France Assureurs a mis sur la table un certain nombre de propositions. La fédération trouve que l’autorisation à l’ouverture des données par l’assuré ne peut pas se faire en trois clics. La fédération plaide en faveur de la mise en place d'un moyen d’authentification du client, qui devra confirmer son accord avant toute transmission de ses données à un intermédiaire. « La requête devrait comporter le type de données considéré, le cas d’usage et une durée définie , selon Jérôme Balmes. Cette approche est soutenue par plusieurs  États membres et associations de consommateurs ».

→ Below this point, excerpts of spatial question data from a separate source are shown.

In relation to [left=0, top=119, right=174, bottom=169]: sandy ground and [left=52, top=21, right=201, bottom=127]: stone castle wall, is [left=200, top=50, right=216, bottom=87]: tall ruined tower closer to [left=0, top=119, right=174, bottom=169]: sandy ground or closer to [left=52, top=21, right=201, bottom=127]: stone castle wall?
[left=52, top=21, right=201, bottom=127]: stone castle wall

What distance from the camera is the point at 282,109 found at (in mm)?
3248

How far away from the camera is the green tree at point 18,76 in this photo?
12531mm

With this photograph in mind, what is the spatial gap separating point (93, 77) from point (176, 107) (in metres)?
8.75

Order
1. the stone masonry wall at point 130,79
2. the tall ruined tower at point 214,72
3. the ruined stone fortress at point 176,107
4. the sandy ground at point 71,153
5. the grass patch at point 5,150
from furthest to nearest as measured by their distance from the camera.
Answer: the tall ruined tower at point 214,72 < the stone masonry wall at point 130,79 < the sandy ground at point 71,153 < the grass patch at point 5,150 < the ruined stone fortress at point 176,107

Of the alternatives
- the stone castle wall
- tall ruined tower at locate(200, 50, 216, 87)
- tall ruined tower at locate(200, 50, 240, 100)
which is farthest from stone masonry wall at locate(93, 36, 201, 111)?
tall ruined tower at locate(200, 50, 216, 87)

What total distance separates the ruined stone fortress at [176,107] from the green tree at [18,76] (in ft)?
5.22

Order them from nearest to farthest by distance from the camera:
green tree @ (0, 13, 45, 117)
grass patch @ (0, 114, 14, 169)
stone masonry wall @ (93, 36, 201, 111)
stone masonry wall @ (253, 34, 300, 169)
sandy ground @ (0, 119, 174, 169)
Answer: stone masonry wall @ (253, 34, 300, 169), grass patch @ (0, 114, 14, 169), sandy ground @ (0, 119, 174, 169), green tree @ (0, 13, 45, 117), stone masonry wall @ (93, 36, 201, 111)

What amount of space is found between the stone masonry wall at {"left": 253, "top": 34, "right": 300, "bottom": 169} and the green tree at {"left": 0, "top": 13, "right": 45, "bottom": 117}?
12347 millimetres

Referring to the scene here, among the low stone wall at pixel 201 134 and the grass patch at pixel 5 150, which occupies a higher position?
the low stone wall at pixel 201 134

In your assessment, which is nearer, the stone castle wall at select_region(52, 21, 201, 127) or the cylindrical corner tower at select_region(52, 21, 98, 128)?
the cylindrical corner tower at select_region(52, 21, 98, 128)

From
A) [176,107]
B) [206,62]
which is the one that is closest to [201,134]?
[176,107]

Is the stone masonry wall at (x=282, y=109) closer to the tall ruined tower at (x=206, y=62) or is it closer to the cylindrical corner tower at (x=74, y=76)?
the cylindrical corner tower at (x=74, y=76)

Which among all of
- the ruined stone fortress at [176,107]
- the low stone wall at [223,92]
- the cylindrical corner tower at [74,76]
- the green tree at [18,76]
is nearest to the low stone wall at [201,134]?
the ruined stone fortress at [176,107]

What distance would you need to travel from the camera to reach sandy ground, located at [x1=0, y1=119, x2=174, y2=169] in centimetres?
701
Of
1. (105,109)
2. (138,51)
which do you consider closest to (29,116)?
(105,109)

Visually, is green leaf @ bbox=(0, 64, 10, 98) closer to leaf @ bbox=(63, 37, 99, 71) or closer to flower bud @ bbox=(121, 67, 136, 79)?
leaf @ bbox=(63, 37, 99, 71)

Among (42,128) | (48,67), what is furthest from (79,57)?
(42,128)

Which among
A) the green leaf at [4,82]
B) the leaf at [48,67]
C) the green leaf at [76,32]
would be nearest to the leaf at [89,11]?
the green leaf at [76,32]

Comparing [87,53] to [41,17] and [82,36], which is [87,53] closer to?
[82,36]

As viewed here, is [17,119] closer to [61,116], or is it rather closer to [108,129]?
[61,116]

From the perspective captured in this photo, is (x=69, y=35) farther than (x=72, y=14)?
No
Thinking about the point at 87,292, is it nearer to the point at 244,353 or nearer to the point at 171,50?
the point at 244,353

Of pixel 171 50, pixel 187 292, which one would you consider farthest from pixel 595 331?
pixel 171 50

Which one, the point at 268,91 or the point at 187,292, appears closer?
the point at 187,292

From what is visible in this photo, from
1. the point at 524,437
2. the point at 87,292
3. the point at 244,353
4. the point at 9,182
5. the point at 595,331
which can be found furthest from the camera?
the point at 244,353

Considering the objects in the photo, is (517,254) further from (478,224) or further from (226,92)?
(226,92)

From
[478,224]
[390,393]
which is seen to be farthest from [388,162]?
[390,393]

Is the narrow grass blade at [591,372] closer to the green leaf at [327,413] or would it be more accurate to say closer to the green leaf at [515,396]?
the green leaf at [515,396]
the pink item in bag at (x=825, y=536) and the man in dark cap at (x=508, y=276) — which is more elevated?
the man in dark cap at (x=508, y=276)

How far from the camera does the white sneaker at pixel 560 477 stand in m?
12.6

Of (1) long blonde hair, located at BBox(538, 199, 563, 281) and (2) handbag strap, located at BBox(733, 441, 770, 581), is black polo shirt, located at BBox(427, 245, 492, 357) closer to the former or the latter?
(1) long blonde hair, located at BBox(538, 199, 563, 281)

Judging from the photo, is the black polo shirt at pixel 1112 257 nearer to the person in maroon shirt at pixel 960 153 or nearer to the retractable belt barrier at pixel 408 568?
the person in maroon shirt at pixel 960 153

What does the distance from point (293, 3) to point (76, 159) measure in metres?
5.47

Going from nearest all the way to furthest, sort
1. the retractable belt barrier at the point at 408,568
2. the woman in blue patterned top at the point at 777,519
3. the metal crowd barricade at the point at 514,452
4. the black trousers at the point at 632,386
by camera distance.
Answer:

Autre point d’achoppement, le calendrier. Le texte prévoit que l’ouverture des données se fasse dans un délai de 12 à 18 mois après l’adoption de FIDA. Pour France Assureurs, "ce big bang" n’est pas réaliste. France Assureurs milite pour une démarche progressive sur 60 mois (5 ans) afin de sécuriser les données. Elle propose de commencer par les cas d’usage les plus pertinents du point du vue du consommateur. La Commission européenne était partie sur une ouverture massive et rapide des données. Au sein du Conseil européen, la question fait débat. Insurely, de son côté, demande une ouverture rapide des données avec une standardisation limitée afin de favoriser l’innovation. « Autrement, cela va prendre 10 ans ! », craint Martin J. Gyfle, CEO et co-fondateur d’Insurely.

Rendez-vous le 18 avril

Dernier sujet de discorde, le texte initial prévoyait que les FISP puissent opérer depuis un pays tiers. Y compris de la liste noire de l’OCDE. Leur seule obligation était d’avoir un représentant avec une adresse en Europe. France Assureurs demande que l’intermédiaire des données ait l’obligation d’avoir un établissement stable en Europe. Il serait alors soumis au contrôle des autorités de régulation européennes.

Au regard de ces éléments, le texte est donc susceptible d’évoluer. Le vote au Parlement européen, initialement prévu le 21 mars a été reporté au 18 avril. Avec les élections européennes en juin, Fida risque certainement d'attendre encore quelques mois pour voir le jour.